— Selected excerpt —
Sales Training

This page is a database of articles and downloadable white papers on many different aspects of sales training. You can search for any particular topic (e.g. "cold-calling") by typing it into the search box above the list of contents to the right. If you use the productivity tools in Connect (Calendar, Contacts, Workshop, Dashboard) you can use your dashboard results to see which areas of selling you have the most weak spots and then come to this page to find training resources to help you improve.

Busting The Book

Today in a training session with a sales team in Alaska I mentioned the Yellow Pages and casually swept it aside as irrelevant because it wasn't an 'advertising medium'. This is not to say that I don't understand how strong the Yellow Pages can feel as a competitor, especially when trying to persuade many service-oriented industries that radio would be more effective for them.

Yet, treating the Yellow Pages in your area as if you are in direct competition is, I believe, a mistake. The effect of doing this is to confirm in the minds of your potential advertisers (all those smaller businesses, service companies etc.) that your medium and a telephone directory exist on the same level and have potentially the same effect on consumers.

Throughout any given year I meet literally thousands of local business people, and talk to all of them about advertising in general and (hopefully) radio in particular. Naturally, certain responses and attitudes occur again and again. One of the most common is the small business' opinion of the Yellow Pages. It usually has three parts:

a) I spend what is, for me, a large chunk of money each month on my "Yellow Pages ad".
b) I resent the amount I have to spend and also the aggressive attitude of the Yellow Pages' reps while getting me to renew
c) If I don't advertise in the Yellow Pages I won't do as much business.

The encouraging aspect of this is that most of the businesses I meet would gladly take another option, if they could be persuaded that it would be effective. The key to persuading them of this is to show them how advertising really works; on them, on you, on all of us.

To do this simply, ask yourself the following, using, say, a new computer as an example:

"Where's the first place you'd go to buy a new computer?" The answer you come up with will be the company that has most prominence in your mind. What's also likely is that it will be a company who has invested heavily in broadcast advertising.

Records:
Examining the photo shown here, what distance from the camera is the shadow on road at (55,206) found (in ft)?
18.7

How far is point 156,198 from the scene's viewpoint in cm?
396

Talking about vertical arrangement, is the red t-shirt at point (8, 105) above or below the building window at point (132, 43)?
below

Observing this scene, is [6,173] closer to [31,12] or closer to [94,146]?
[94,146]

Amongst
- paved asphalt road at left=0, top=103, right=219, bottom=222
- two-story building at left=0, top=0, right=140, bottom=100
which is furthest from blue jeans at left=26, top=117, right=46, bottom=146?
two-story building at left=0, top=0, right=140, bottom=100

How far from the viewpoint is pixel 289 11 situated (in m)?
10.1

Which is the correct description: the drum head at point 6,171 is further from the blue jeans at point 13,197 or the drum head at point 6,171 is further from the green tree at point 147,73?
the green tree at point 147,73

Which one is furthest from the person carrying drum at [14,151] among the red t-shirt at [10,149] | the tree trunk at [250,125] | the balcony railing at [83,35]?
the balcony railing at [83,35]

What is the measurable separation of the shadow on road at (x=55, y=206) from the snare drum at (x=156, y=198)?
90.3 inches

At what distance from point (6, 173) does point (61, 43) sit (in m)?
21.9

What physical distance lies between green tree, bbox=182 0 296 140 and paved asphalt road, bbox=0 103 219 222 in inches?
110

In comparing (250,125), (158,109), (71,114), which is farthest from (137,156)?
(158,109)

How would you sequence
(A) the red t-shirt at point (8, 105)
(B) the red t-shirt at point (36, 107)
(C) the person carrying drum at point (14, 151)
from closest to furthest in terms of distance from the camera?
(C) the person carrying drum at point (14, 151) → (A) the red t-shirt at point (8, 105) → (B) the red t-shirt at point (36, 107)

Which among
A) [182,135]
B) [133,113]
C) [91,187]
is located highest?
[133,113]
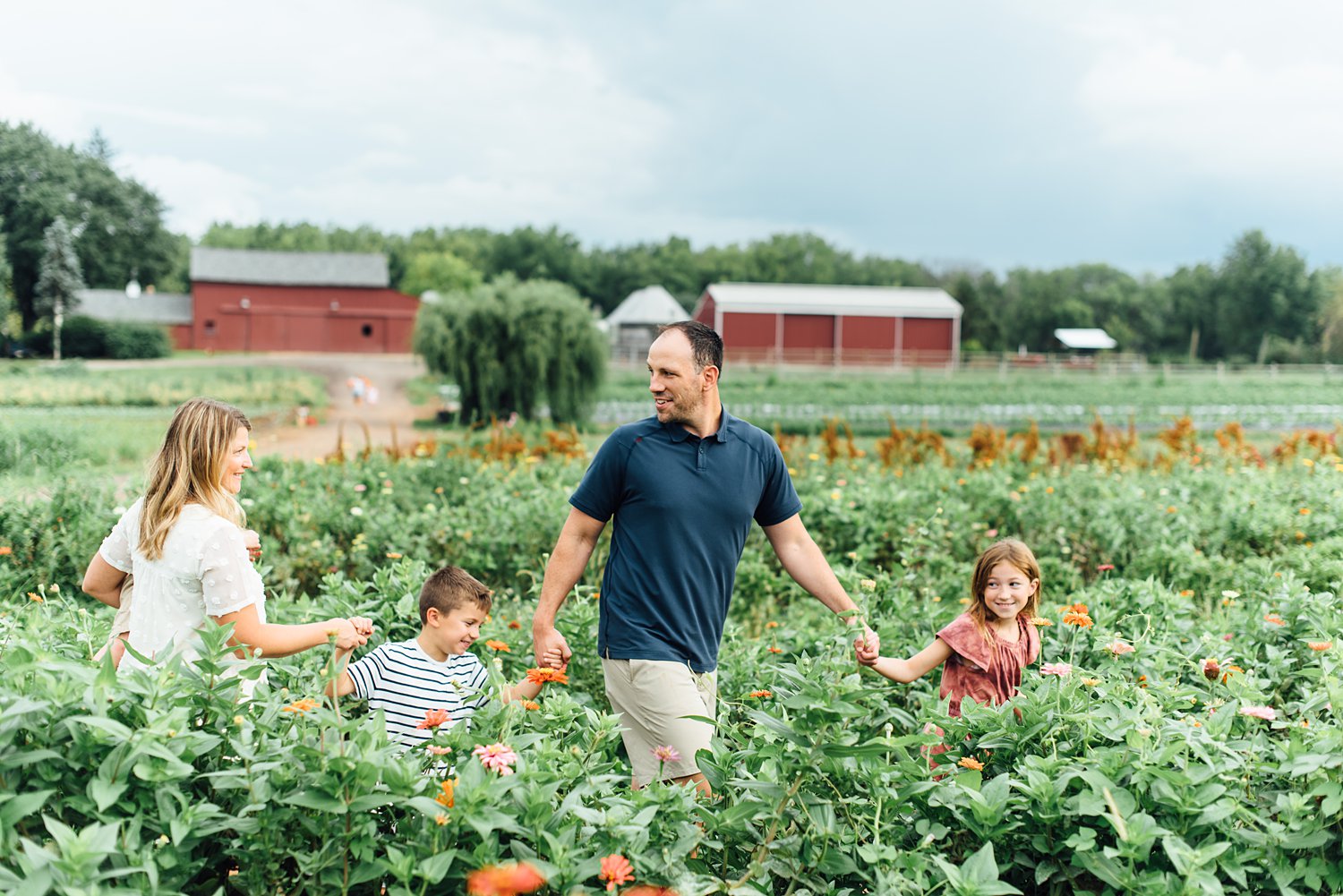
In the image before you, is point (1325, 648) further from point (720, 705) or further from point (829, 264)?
point (829, 264)

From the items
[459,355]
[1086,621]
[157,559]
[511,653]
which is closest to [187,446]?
[157,559]

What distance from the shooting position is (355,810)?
183 cm

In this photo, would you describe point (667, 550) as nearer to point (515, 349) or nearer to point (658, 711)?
point (658, 711)

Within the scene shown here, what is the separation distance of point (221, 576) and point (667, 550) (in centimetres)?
114

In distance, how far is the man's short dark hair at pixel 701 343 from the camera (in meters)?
2.89

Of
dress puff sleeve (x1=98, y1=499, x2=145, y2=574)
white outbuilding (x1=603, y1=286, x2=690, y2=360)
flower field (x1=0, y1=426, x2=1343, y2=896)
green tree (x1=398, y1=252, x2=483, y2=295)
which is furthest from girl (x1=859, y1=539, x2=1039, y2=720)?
green tree (x1=398, y1=252, x2=483, y2=295)

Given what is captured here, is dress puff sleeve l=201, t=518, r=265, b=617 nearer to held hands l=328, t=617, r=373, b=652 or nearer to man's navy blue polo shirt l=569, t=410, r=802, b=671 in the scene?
held hands l=328, t=617, r=373, b=652

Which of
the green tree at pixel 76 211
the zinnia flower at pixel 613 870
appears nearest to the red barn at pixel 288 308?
the green tree at pixel 76 211

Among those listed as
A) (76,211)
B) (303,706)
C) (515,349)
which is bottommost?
(303,706)

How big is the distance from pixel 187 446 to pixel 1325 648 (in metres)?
3.08

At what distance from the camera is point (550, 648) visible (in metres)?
2.87

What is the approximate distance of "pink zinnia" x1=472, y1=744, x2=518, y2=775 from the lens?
1.86 meters

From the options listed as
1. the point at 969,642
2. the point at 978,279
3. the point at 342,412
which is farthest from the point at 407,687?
the point at 978,279

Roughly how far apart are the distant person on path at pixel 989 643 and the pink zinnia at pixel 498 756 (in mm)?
1469
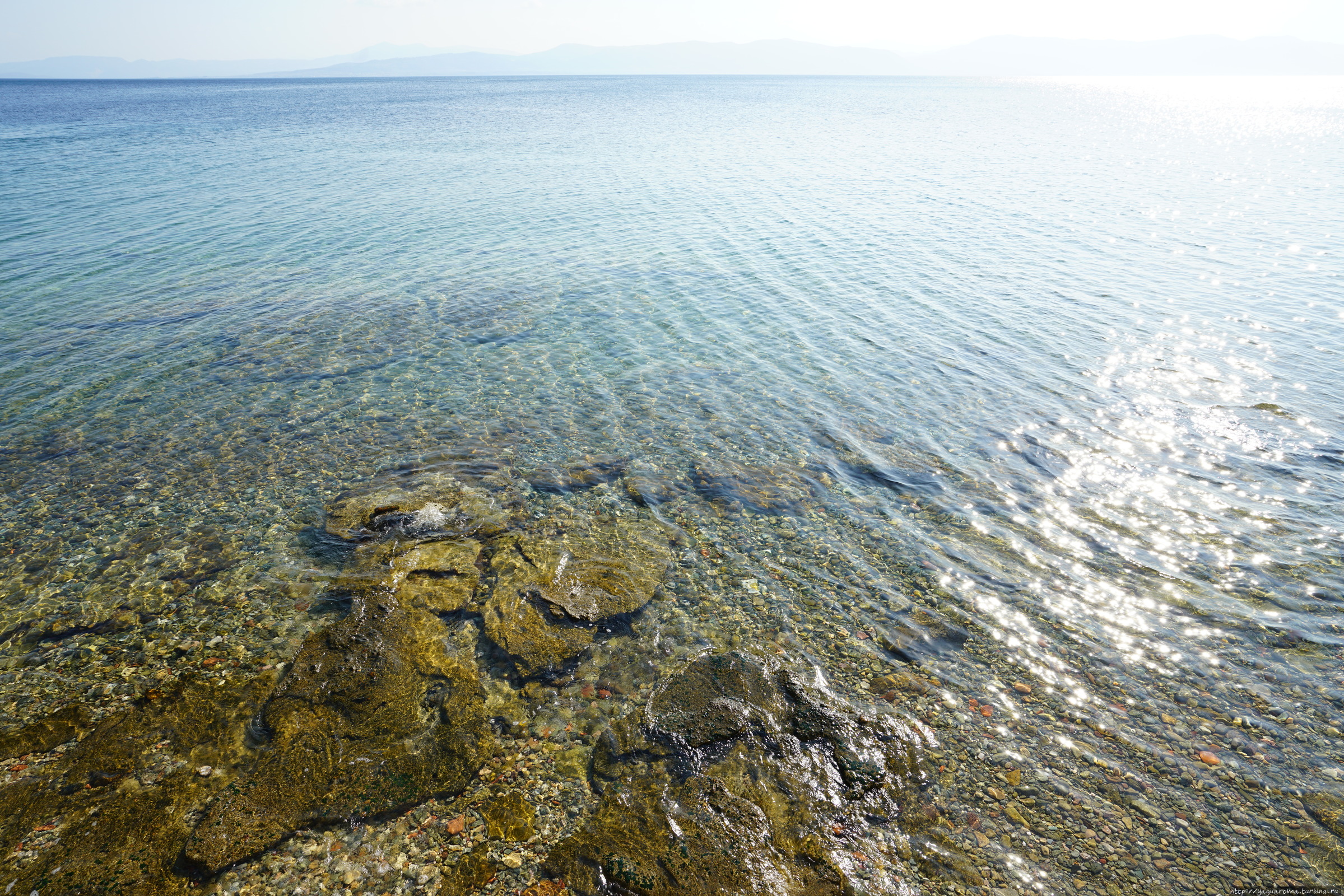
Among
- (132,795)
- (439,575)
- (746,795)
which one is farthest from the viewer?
(439,575)

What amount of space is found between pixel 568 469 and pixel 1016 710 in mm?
11070

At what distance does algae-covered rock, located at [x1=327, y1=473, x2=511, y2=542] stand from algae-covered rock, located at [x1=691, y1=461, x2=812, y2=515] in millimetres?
5089

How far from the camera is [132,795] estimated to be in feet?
26.7

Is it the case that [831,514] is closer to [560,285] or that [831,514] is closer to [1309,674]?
[1309,674]

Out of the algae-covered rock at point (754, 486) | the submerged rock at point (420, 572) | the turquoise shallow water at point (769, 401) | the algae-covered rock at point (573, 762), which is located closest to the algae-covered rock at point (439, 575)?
the submerged rock at point (420, 572)

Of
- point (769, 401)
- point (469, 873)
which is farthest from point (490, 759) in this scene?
point (769, 401)

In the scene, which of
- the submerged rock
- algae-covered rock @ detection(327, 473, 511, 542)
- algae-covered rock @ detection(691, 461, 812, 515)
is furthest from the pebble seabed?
algae-covered rock @ detection(691, 461, 812, 515)

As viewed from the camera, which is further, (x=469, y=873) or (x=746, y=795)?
(x=746, y=795)

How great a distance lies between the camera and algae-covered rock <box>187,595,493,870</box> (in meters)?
8.02

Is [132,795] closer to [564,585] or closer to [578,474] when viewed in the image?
[564,585]

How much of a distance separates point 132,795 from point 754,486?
1251 centimetres

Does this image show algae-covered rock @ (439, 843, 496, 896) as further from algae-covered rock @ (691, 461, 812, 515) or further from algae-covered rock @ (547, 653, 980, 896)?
algae-covered rock @ (691, 461, 812, 515)

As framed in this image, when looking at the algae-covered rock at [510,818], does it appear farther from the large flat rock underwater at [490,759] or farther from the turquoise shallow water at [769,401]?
the turquoise shallow water at [769,401]

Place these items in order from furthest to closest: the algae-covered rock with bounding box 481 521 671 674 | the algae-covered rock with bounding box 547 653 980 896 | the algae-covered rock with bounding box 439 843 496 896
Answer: the algae-covered rock with bounding box 481 521 671 674
the algae-covered rock with bounding box 547 653 980 896
the algae-covered rock with bounding box 439 843 496 896
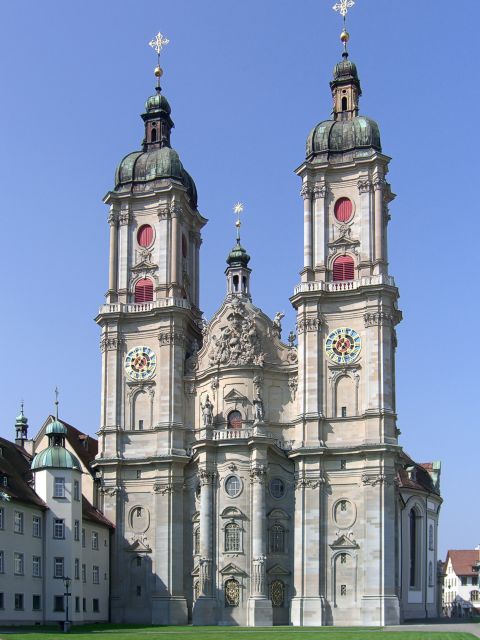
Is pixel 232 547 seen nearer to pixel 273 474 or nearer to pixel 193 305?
pixel 273 474

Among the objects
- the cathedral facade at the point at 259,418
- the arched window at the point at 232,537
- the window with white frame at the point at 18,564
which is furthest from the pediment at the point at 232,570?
the window with white frame at the point at 18,564

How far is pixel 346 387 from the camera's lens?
82.4 m

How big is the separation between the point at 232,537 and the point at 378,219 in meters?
24.7

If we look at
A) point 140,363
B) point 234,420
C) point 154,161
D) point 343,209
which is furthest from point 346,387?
point 154,161

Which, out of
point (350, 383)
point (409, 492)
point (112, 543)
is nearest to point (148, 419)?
point (112, 543)

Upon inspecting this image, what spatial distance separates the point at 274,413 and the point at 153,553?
13.2 m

— To be done —
Carry the Yellow Pages article forward from its final sentence. The rows above were drawn from a separate source.

— Reply —
Now ask yourself this:

"If you can't think of anywhere to buy a new computer, what would you do? Wouldn't you ask someone at work or at home to recommend somewhere?"

If your answer is yes, you are seeing the true meaning of "word of mouth". Again though, it is likely that any company recommended by a friend or colleague has invested heavily in broadcast advertising.

Now ask this: "If no-one you know can recommend anywhere, what do you do?"

It's now likely that you mentioned the Yellow Pages (or the Internet) for the first time. And that's the truth; the Yellow Pages is a 'third stage' medium. You only use it if you can't think of a business without it.

The job of media like TV and radio is to make sure companies appear inside their customers' heads automatically, whenever those customers need their products or services. And radio is the only medium that can do that on a decent-sized Yellow Pages budget.

If you want proof of this, look no further than the Yellow Pages themselves. Choose a category like "Computer Dealers" and see which companies have the biggest, most colorful, most expensive ads. It's highly likely they will be made primarily of companies you've never heard of. Now look for the "CompUSA" ad, or the ad for "Office Depot". It'll be tiny. Actually, it's a fun exercise. Not only that, but you can use this as a way of persuading your prospects of the errors of their ways.

Matt Hackett, CEO, ARIA Inc.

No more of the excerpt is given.